Hospitals or Insurers: Who will Deliver Care?

The relationship between hospitals and insurers is blurring. Consider:

  • More than 100 hospitals/health systems sponsor health insurance plans: in two of three, they are joint ventures with insurance companies like Aetna and Anthem. Almost 20,000,000 enrollees are enrolled in provider-sponsored plans led by Kaiser, Intermountain, Geisinger and others.

  • United HealthGroup employs 46,000 physicians and operates surgery centers, urgent care clinics and hospitals. It is the nation’s biggest insurer and #5 on the Forbes 500 based on revenues.

  • In its merger with Aetna, CVS CEO Larry Merlo announced its 10,000 retail pharmacies would become hubs of care delivering offering a full range of diagnostic and preventive health services.

  • Blue Cross plans in Texas, Florida, Illinois, and New Jersey offer primary care services through retail clinics and employed physicians and plans in North Carolina, Illinois, Montana, New Mexico, Oklahoma and others are following suit.

  • And so on.

Hospitals are tiptoeing into insurance and insurers are smart-stepping into delivery. Historically, their relationships have been testy: hospitals were the hub for community health activities and bore the bulk of risk for delivering state-of-art health services. Insurers served as negotiators on behalf of individuals, employers and government payers (Medicare Advantage, Medicaid managed care, et al.) seeking lower prices from hospitals. Three trends are accelerating the blur effect:

  • Hospitals are increasingly accountable for healthcare affordability involving transparent pricing and risk-sharing contracts with payers. Their response: integrate the delivery of care with financing (insurance) by sponsoring insurance plans and cautiously engage in alternative payment models.

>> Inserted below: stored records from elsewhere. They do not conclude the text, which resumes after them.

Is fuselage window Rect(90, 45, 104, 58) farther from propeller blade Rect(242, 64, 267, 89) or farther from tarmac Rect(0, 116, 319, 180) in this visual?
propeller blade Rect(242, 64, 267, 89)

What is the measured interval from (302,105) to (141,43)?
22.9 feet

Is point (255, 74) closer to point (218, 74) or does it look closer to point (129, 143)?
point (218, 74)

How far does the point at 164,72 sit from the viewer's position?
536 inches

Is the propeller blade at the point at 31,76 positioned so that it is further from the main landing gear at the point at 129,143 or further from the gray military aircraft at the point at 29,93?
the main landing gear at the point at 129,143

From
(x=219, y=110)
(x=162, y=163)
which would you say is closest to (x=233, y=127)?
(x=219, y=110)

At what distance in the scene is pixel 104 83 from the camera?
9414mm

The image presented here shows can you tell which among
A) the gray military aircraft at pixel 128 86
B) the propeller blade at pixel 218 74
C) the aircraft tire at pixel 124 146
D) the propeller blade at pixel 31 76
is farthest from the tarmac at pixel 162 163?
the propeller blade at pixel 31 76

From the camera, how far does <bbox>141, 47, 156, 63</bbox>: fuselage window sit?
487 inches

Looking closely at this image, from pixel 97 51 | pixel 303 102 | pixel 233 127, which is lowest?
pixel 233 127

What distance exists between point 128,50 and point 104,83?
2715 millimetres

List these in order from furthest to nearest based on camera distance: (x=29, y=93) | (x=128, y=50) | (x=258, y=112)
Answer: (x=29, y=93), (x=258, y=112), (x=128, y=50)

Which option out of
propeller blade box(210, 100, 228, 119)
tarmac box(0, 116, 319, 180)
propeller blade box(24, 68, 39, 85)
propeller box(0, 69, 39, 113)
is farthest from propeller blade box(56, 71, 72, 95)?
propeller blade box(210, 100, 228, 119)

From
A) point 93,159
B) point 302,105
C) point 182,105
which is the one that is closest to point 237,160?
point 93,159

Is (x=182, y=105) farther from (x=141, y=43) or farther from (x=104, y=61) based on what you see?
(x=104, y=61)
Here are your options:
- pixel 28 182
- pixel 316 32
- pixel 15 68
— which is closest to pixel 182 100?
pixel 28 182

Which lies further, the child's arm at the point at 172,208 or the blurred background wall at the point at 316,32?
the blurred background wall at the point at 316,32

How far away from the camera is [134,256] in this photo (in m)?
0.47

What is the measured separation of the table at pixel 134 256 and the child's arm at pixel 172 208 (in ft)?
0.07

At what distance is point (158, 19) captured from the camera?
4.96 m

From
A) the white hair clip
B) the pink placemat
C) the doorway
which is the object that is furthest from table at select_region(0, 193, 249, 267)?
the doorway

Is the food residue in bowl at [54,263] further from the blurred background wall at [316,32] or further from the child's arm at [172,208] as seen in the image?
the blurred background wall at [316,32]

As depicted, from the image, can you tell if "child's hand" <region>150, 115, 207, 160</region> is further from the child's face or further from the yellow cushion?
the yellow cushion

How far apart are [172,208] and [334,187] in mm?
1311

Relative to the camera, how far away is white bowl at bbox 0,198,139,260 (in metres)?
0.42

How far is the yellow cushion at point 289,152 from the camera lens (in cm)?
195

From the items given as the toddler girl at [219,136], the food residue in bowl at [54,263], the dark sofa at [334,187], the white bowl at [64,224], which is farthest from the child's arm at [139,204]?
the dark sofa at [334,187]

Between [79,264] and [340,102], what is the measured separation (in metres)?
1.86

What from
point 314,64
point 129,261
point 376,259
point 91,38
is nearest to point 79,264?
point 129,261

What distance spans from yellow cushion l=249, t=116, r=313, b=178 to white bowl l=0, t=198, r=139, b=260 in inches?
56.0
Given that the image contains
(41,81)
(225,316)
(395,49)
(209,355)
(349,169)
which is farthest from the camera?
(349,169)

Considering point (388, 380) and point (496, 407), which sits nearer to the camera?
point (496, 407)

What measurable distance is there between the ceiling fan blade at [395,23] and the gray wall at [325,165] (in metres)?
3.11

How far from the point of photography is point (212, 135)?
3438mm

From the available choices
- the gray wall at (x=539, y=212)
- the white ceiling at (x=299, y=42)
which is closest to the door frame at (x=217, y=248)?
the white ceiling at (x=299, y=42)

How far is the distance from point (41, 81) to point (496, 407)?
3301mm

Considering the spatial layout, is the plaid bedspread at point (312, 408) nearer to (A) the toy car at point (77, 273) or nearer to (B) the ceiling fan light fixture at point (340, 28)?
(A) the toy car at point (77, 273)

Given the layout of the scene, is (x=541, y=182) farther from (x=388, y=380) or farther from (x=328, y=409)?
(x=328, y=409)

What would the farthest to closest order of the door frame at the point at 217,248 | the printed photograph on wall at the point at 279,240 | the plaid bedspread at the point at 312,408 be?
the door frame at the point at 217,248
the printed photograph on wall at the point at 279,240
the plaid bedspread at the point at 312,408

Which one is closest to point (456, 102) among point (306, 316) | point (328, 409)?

  • Insurers are experiencing declining margins in their core business (insuring employer groups) as large employers become self-insured and enrollment growth shifts from higher-margin commercial services to lower-margin government services.

  • And private equity investors are exploiting flaws in each sector funding start-ups that leverage technologies for lower labor costs and optimal consumer experiences.

WHAT’S AHEAD?

Vertical consolidation in both sectors is accelerating and the integration of delivery and financing is inevitable. Scale, scope, innovation and efficiency are strategic advantages in this environment and few regulatory impediments stand in the way. Thus, the lines between the two sectors will continue to blur.
In the near-term, to position favorably, each sector must address a noticeable Achilles:

  • Public Trust in Insurers: Consumers trust hospitals more than insurers for guidance about their care but think insurers credible in addressing costs. The trust deficit facing traditional insurers will likely dissipate as they become a trusted conduit for personalized information about treatment options their associated costs and prices and the track records of hospitals and clinician’s delivery.

  • Hospital Costs: The public’s cost concern about hospitals is more problematic: data showing price comparisons between hospital services are less than useful and frequently inaccurate. And media attention to hospital executive compensation and regulator intrigue about “not for profit” status loom large. After the current focus on drug prices subsides, Congressional concern about hospital costs and prices is likely to get more attention.

In the long-term, fully integrated systems of health that finance and deliver health services seem inevitable.  They will compete in an environment wherein consumers will bear a larger share of costs directly and their operations extend across regions or nationally. And, in the process, re-defined roles for safety-net providers, academic medical centers, public health, clinical research organizations, community health centers and others will emerge.   

MY TAKE

The likelihood Medicare for All will pass in some form seems unlikely, but incumbents in the system, including hospitals and insurers, can ill afford to take solace. Both will be accountable for the delivery and financing of care and each will be challenged to address legacies that impede transformative changes.